A) WNV genotypes are color-coded in the branches of the tree as NY99 (black), WN02 (blue), SW/WN03 (purple) and cluster MW/WN06 (red). Nodes 1 to 6 containing WNV isolates from this study are highlighted in green and shown in detail. The mean time to the most recent common ancestor (tMRCA) is shown in each principal node. The 95% highest probability densities (95% HPD) for each node age are shown as blue bars. B) Bayesian coalescent inference of genetic diversity and population dynamics using the Bayesian Skyline plot. The X axis represents years of study and the Y axis, the relative genetic diversity product of the effective population size.

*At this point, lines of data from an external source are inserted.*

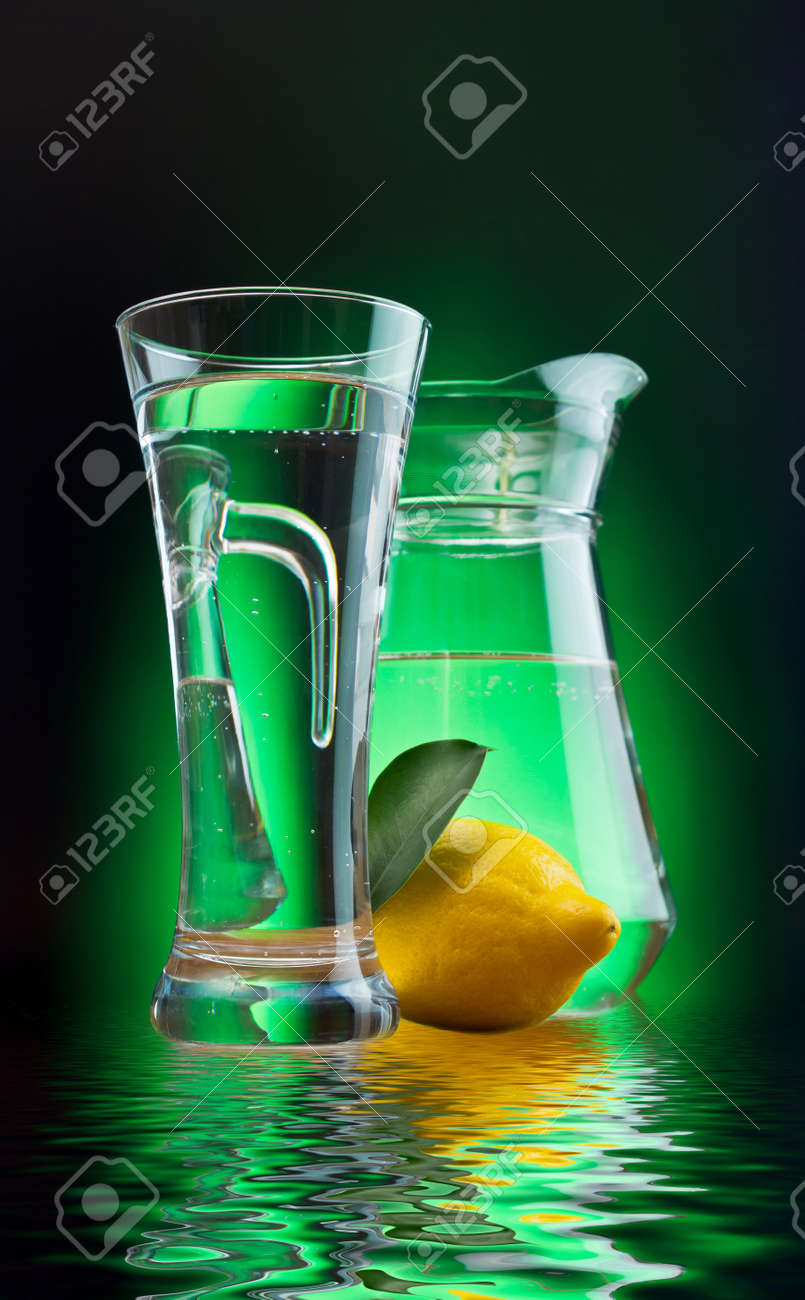 mineral water and lemon on a colored background Stock Photo - 12660403
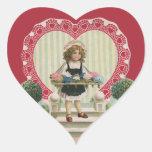 El día de San Valentín del vintage, niño con las Colcomanias Corazon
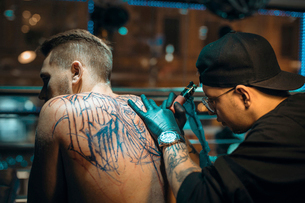 Male Tattoo Master In Black Gloves And Glasses Tattooing Male Back In Tattoo studioの写真素材 [FYI03756562]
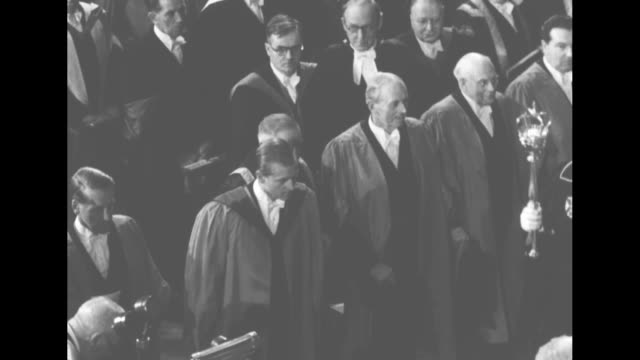philip standing on dais in chancellor's robe touches man with his cap / from behind man another man places academic hood over his head onto shoulders... - chancellor stock videos and b-roll footage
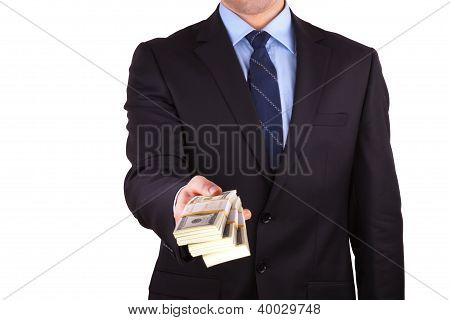 businessman holding large sum of cash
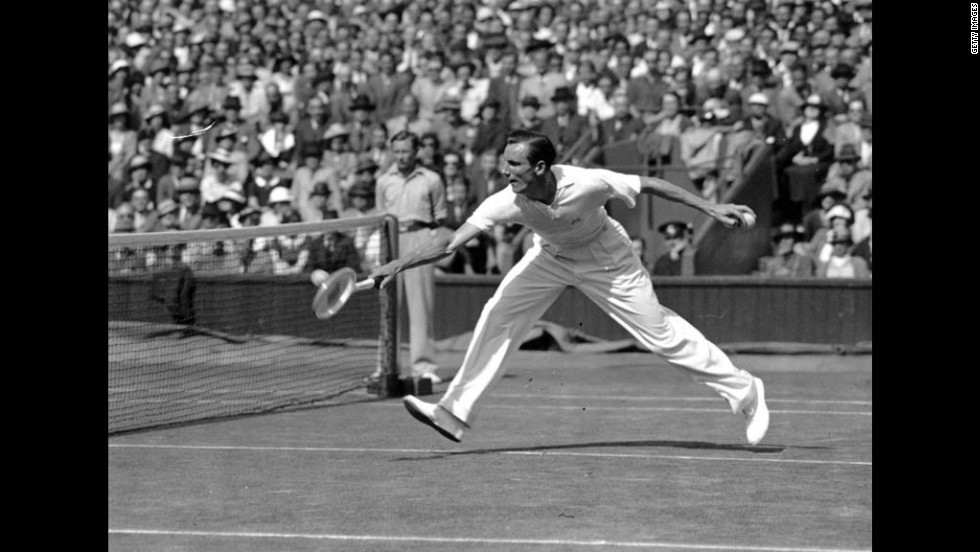 Perry (1909-1995) stretches to return a shot during his semifinal match against Don Budge of the United States at the Wimbledon Lawn Tennis Championships.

Bayesian coalescent inference of genetic diversity and population dynamics was visualized using the Bayesian Skyline plot available in BEAST (Fig 4B). The plot shows that a period of high genetic variability was observed until 2003 corresponding with the appearance of the new North American genotypes. From 2003–2009, genetic diversity of the U.S. WNV population decreased slightly, with a maximum decrease occurring around 2008–2009. A small increase in diversity occurred after 2009, and the overall diversity of the WNV population then continued to increase through 2012.
WNV now is the most widespread and common cause of viral encephalitis in the U.S. and worldwide [11, 12]. After six years of relatively low WNV incidence in the U.S., a large outbreak was observed in 2012 causing 5,674 total disease cases and 286 deaths, the largest number of deaths ever reported . In this study we investigated the genetic variability of 19 WNV strains isolated from human samples collected in 2012 from 13 states of the U.S. (Table 1). Although humans are considered dead-end hosts for WNV, and therefore, not important for the WNV lifecycle, human isolates represent circulating viruses. Studying human WNV isolates is also important for public health and for the safety of the blood supply.
Multiple factors were potentially involved in the magnitude of the 2012 outbreak. In addition to ecological and environmental factors that have been shown to increase viral transmission [40, 41], viral genetics and selection of new best-fitted variants may play a significant role in WNV outbreaks. Viral adaptation to domestic mosquitoes and birds has played a major role in the spread of WNV in the U.S. since its introduction in 1999. WNV has continued to evolve, as illustrated through the displacement of the ancestor genotype WN99 by the new genotype WN02 in 2002, followed by the appearance and co-circulation of genotype SW/WN03 in 2003 and subtype MW/WN06 in 2006 [11, 16–23, 28–39]. Analysis of nucleotide divergence of newly sequenced isolates from this study together with published North American WNV strains (n = 870) demonstrates increasing evolutionary divergence from year to year (Fig 1).
Previous phylogenetic analysis of WNV isolates shows that with limited exceptions, WNV isolates from circulating genotypes in the U.S. were poorly differentiated spatially and temporally . It has been postulated that WNV genetic variations in the U.S. have occurred in some geographic areas which function as distinct niches of evolution. In these areas, the genetic variant accumulates genetic changes while adapting to the local ecological conditions, hosts and vectors, and may either stay in that area or be disseminated to other regions by migrating birds . We observed that isolate BSL178 from LA was grouped in Node 3 together with WNV strains collected from TX in 2012 [22, 23] and two 2012 isolates from CO. Thirteen other genetically similar human isolates from samples collected in 10 U.S. states for this study clustered with 2012 mosquito and bird isolates from TX [22, 23] and CO in Node 4 (Fig 2). Nodes 3 and 4 are good examples of strong temporal phylogenetic structures constituted by well temporally differentiated isolates, and they were composed predominantly of isolates collected in the 2012 epidemic season. In contrast, isolates from AZ and CA clustered within local Nodes 2 and 5. These nodes are good examples of strong spatial phylogenetic structures, which are supported by high bootstrapping values. The finding of similar isolates across a broad geographic area in 2012 suggests that closely related genetic variants of WNV represented in Node 4 spread over the Atlantic, Mississippi and Central bird flyways, but not the Pacific, and were identified coincident with the largest U.S. WNV outbreak since 2003. In CA and AZ, both of which are located on the Pacific bird flyway, specimens clustered with local circulating clades suggesting predominantly local scale evolution in this area [21, 39, 43].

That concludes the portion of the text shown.